Spark supports a wide range of programming languages including Java, Python, and Scala. It provides a number of high-level libraries and APIs, such as Spark SQL, Spark Streaming, and MLlib, that make it easy for developers to perform complex data processing tasks. Spark SQL allows for querying structured data using SQL and the DataFrame API, Spark Streaming allows for processing real-time data streams, and MLlib is a machine learning library for building and deploying machine learning models. Spark also supports graph processing and graph computation through GraphX and GraphFrames.

Working with Spark on OpenShift

Spark can be fully containerized. Therefore a standalone Spark cluster can of course be installed on OpenShift. However, it sorts of breaks the cloud-native approach brought by Kubernetes of ephemeral workloads. There are in fact many ways to work with Spark on OpenShift, either with Spark-on-Kubernetes operator, or directly through PySpark or spark-submit commands.

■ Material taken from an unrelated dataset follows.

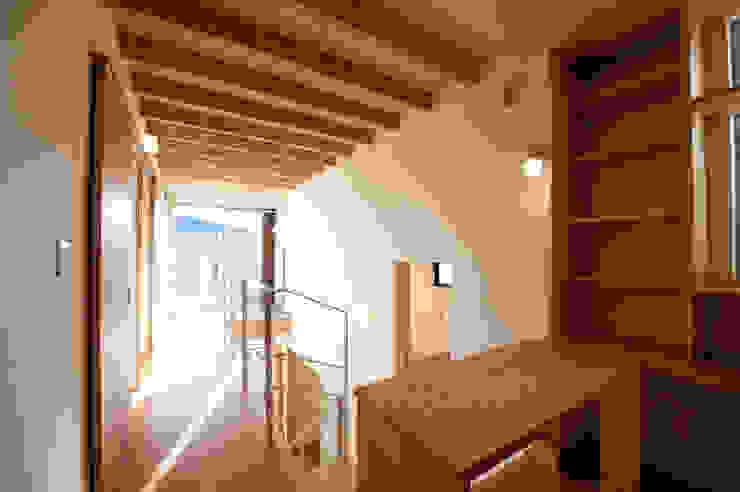土間広場から繋がる家族と趣味の空間 モダンスタイルの 玄関&廊下&階段 の m+h建築設計スタジオ モダン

In this Spark on OpenShift repository, you will find all the instructions to work with Spark on OpenShift.

It includes:

  • pre-built UBI-based Spark images including the drivers to work with S3 storage,
  • instructions and examples to build your own images (to include your own libraries for example),
  • instructions to deploy the Spark history server to gather your processing logs,
  • instructions to deploy the Spark on Kubernetes operator,
  • Prometheus and Grafana configuration to monitor your data processing and operator in real time,
  • instructions to work without the operator, from a Notebook or a Terminal, inside or outside the OpenShit Cluster,
  • various examples to test your installation and the different methods.